- Exercise details -
Each line with the word "charset" must appear in the answer, copied from the records.

- Material provided -
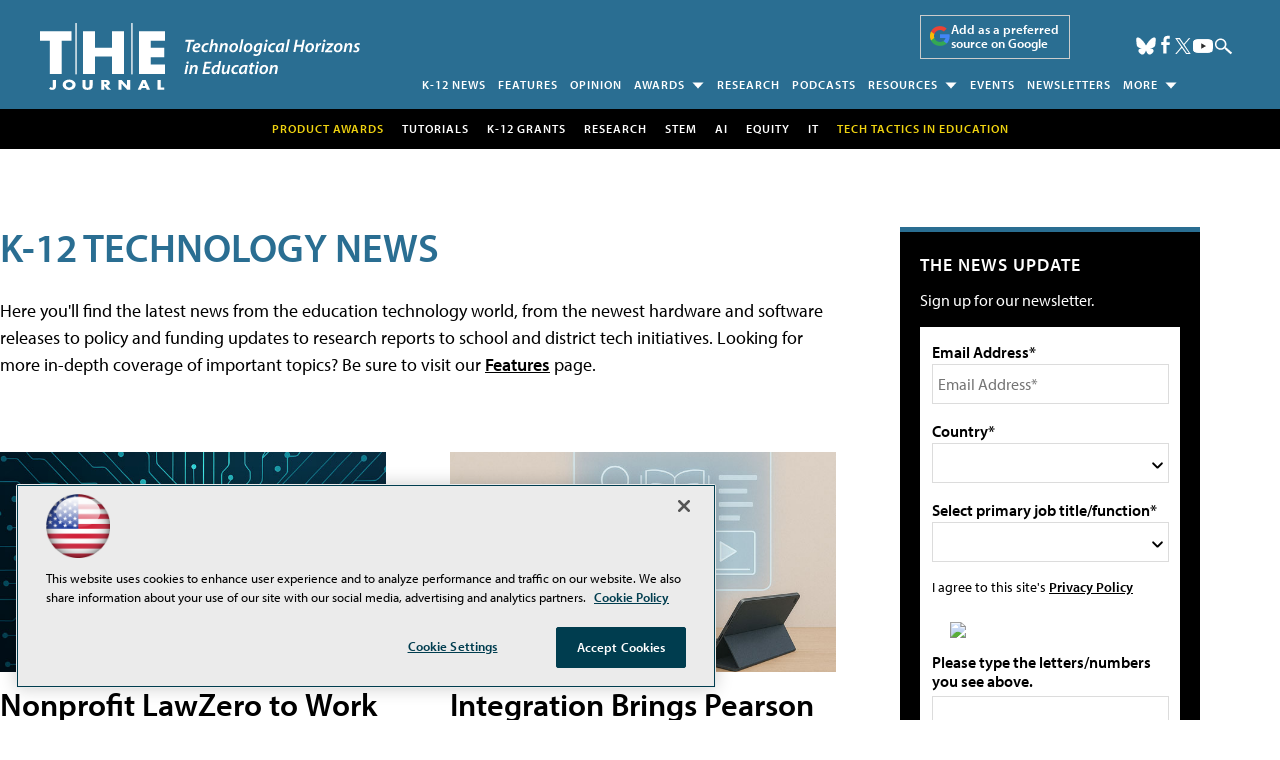

--- FILE ---
content_type: text/html; charset=utf-8
request_url: https://www.google.com/recaptcha/api2/aframe
body_size: 267
content:
<!DOCTYPE HTML><html><head><meta http-equiv="content-type" content="text/html; charset=UTF-8"></head><body><script nonce="hwoWyMJs0EoyPeS_vHBXDA">/** Anti-fraud and anti-abuse applications only. See google.com/recaptcha */ try{var clients={'sodar':'https://pagead2.googlesyndication.com/pagead/sodar?'};window.addEventListener("message",function(a){try{if(a.source===window.parent){var b=JSON.parse(a.data);var c=clients[b['id']];if(c){var d=document.createElement('img');d.src=c+b['params']+'&rc='+(localStorage.getItem("rc::a")?sessionStorage.getItem("rc::b"):"");window.document.body.appendChild(d);sessionStorage.setItem("rc::e",parseInt(sessionStorage.getItem("rc::e")||0)+1);localStorage.setItem("rc::h",'1762576808046');}}}catch(b){}});window.parent.postMessage("_grecaptcha_ready", "*");}catch(b){}</script></body></html>

--- FILE ---
content_type: application/javascript
request_url: https://ml314.com/utsync.ashx?pub=&adv=&et=0&eid=50202&ct=js&pi=&fp=&clid=&if=0&ps=&cl=&mlt=&data=&&cp=https%3A%2F%2Fthejournal.com%2Farticles%2Flist%2Fnews.aspx%3Flh%3DAc9gLmtQLH8rLgazsmuh%2527A%3D0%26Page%3D20&pv=1762576807769_x6mgle6k1&bl=en-us@posix&cb=2361734&return=&ht=shex&d=&dc=&si=1762576807769_x6mgle6k1&cid=&s=1280x720&rp=&v=2.8.0.252
body_size: 243
content:
_ml.setFPI('3656737949627711570');_ml.syncCallback({"es":true,"ds":true});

- Task output -
content_type: text/html; charset=utf-8
<!DOCTYPE HTML><html><head><meta http-equiv="content-type" content="text/html; charset=UTF-8"></head><body><script nonce="hwoWyMJs0EoyPeS_vHBXDA">/** Anti-fraud and anti-abuse applications only. See google.com/recaptcha */ try{var clients={'sodar':'https://pagead2.googlesyndication.com/pagead/sodar?'};window.addEventListener("message",function(a){try{if(a.source===window.parent){var b=JSON.parse(a.data);var c=clients[b['id']];if(c){var d=document.createElement('img');d.src=c+b['params']+'&rc='+(localStorage.getItem("rc::a")?sessionStorage.getItem("rc::b"):"");window.document.body.appendChild(d);sessionStorage.setItem("rc::e",parseInt(sessionStorage.getItem("rc::e")||0)+1);localStorage.setItem("rc::h",'1762576808046');}}}catch(b){}});window.parent.postMessage("_grecaptcha_ready", "*");}catch(b){}</script></body></html>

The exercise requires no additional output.